» WORK TASK: Every line from the one holding "adjusted volume = unadjusted" through the one holding "SUNLIGHT MEDIA LLC." in the data below must be returned exactly, both ends included, with pictures left out and nothing else added.

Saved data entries
______________________________

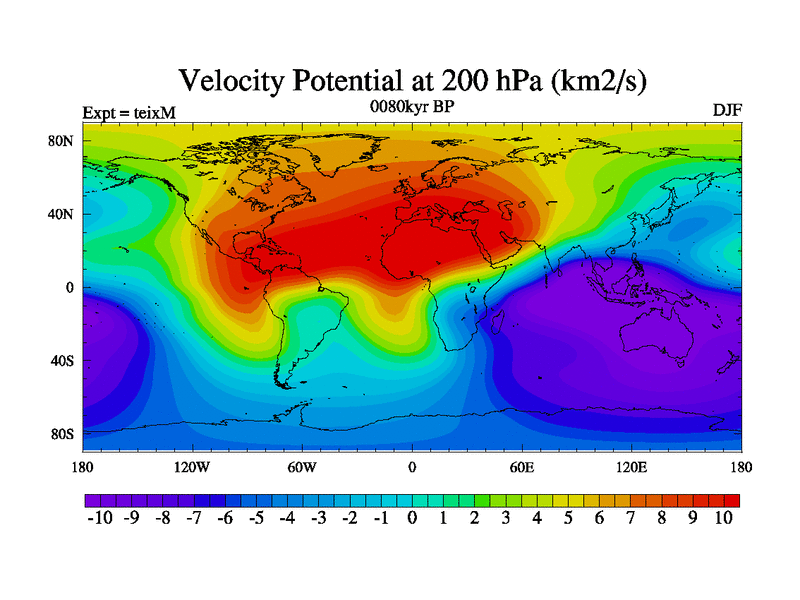 Velocity Potential at 200 hPa (km2/s)

Expt = teixM

0080kyr BP

DJF

80N
40N
0
40S
80S

180
120W
60W
0
60E
120E
180

-10 -9 -8 -7 -6 -5 -4 -3 -2 -1 0 1 2 3 4 5 6 7 8 9 10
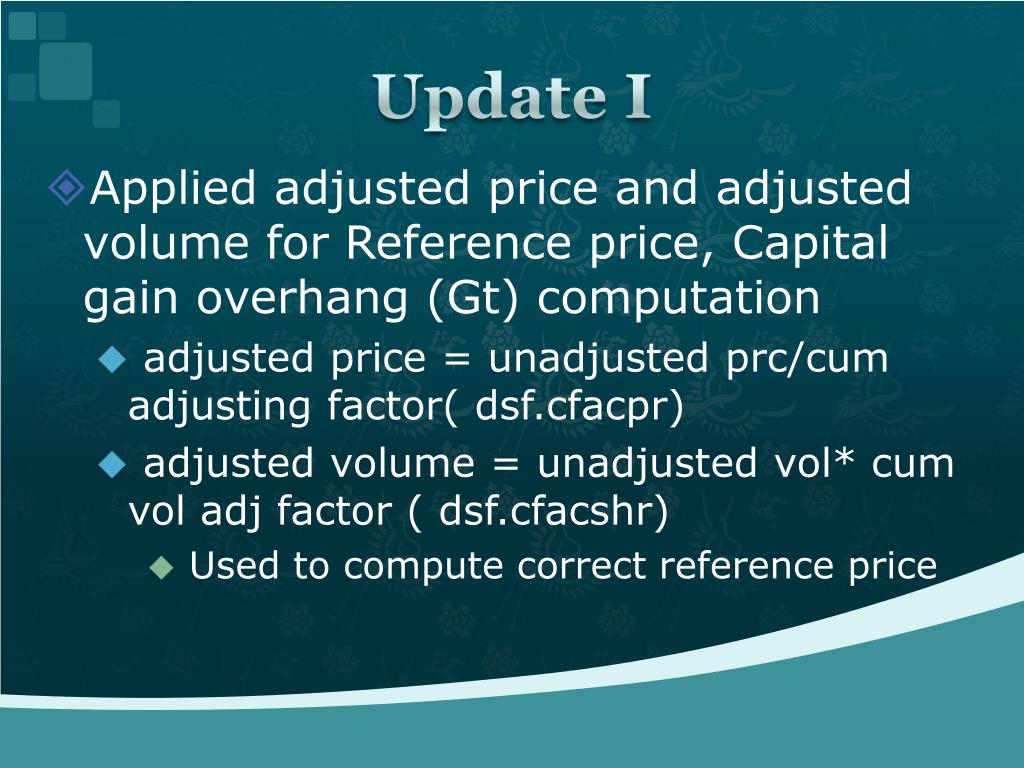 Update I

Applied adjusted price and adjusted volume for Reference price, Capital gain overhang (Gt) computation

adjusted price = unadjusted prc/cum adjusting factor( dsf.cfacpr)

adjusted volume = unadjusted vol* cum vol adj factor ( dsf.cfacshr)

Used to compute correct reference price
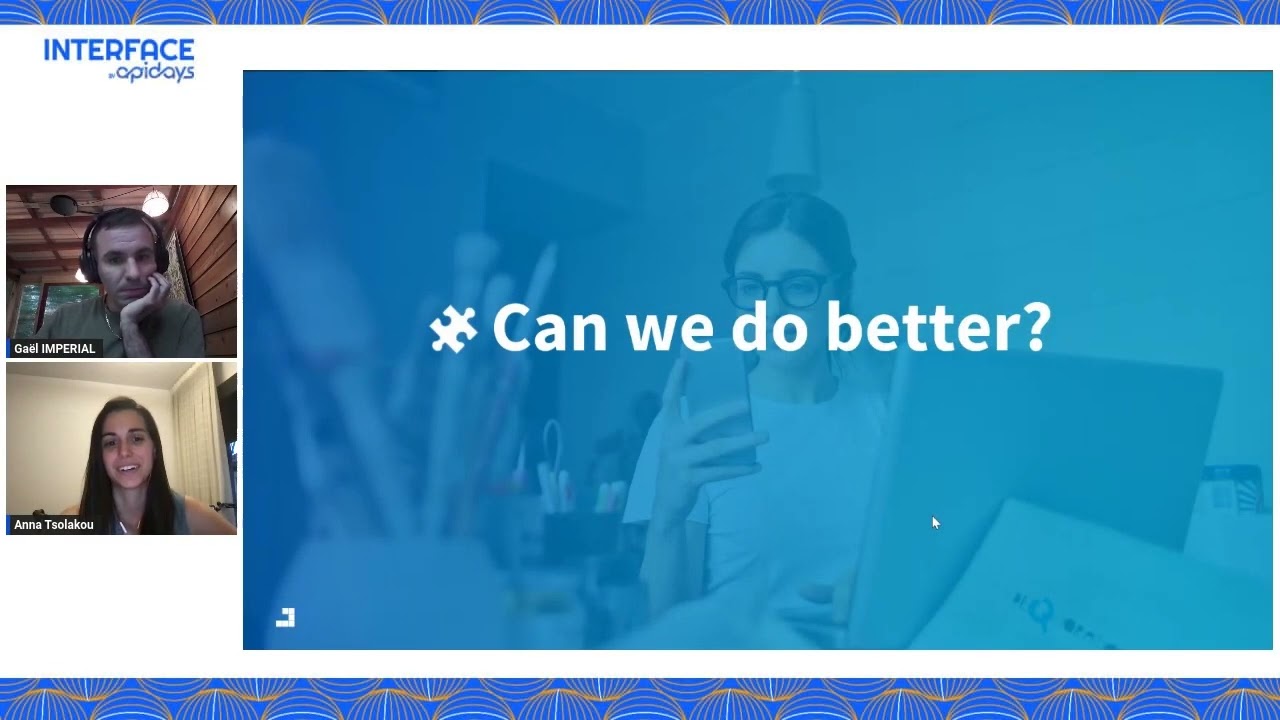 INTERFACE by apidays

Gaël IMPERIAL

Anna Tsolakou

Can we do better?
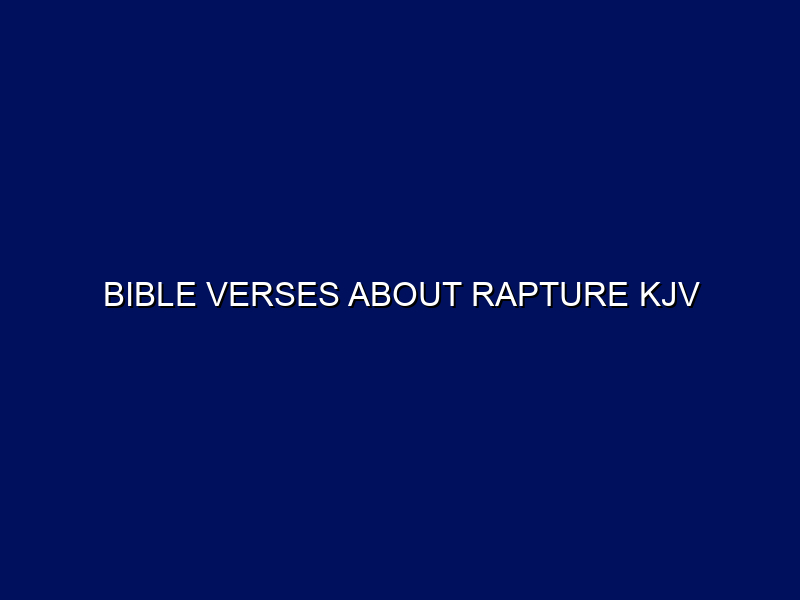 BIBLE VERSES ABOUT RAPTURE KJV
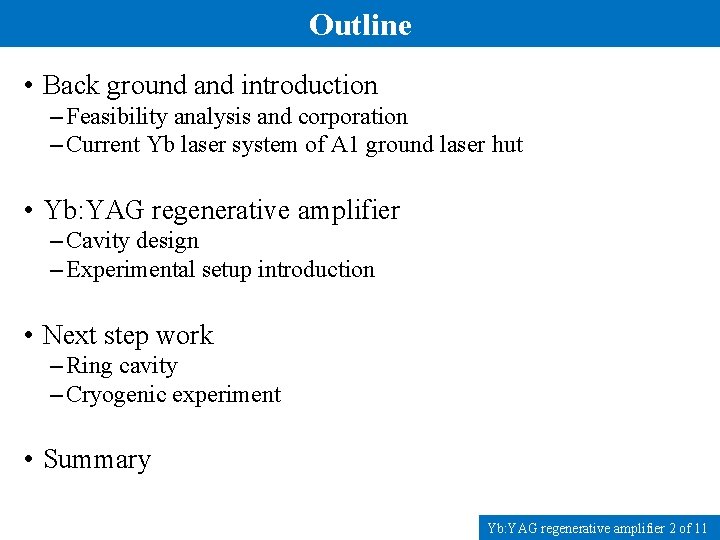 Outline

• Back ground and introduction
– Feasibility analysis and corporation
– Current Yb laser system of A1 ground laser hut

• Yb:YAG regenerative amplifier
– Cavity design
– Experimental setup introduction

• Next step work
– Ring cavity
– Cryogenic experiment

• Summary

Yb:YAG regenerative amplifier 2 of 11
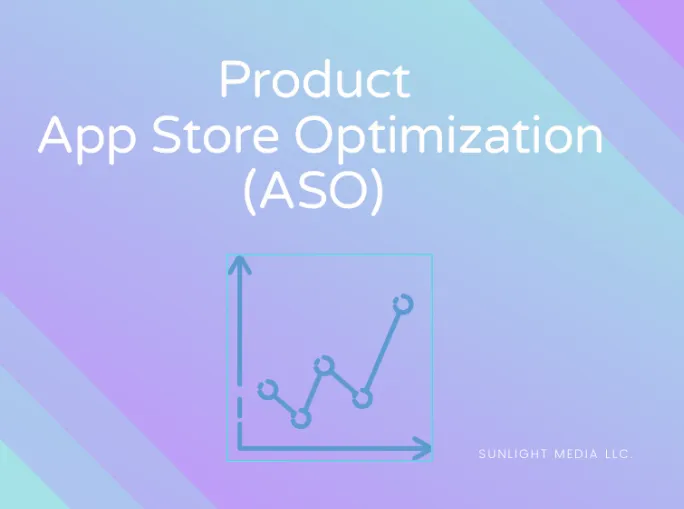 Product
App Store Optimization
(ASO)

SUNLIGHT MEDIA LLC.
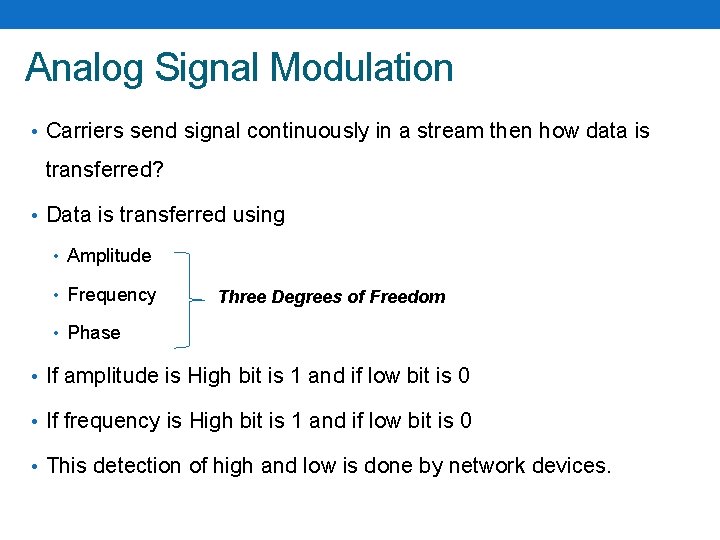 Analog Signal Modulation

• Carriers send signal continuously in a stream then how data is transferred?

• Data is transferred using

• Amplitude

• Frequency

• Phase

Three Degrees of Freedom

• If amplitude is High bit is 1 and if low bit is 0

• If frequency is High bit is 1 and if low bit is 0

• This detection of high and low is done by network devices.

______________________________

» EXERCISE ANSWER:
adjusted volume = unadjusted vol* cum vol adj factor ( dsf.cfacshr)

Used to compute correct reference price
 INTERFACE by apidays

Gaël IMPERIAL

Anna Tsolakou

Can we do better?
 BIBLE VERSES ABOUT RAPTURE KJV
 Outline

• Back ground and introduction
– Feasibility analysis and corporation
– Current Yb laser system of A1 ground laser hut

• Yb:YAG regenerative amplifier
– Cavity design
– Experimental setup introduction

• Next step work
– Ring cavity
– Cryogenic experiment

• Summary

Yb:YAG regenerative amplifier 2 of 11
 Product
App Store Optimization
(ASO)

SUNLIGHT MEDIA LLC.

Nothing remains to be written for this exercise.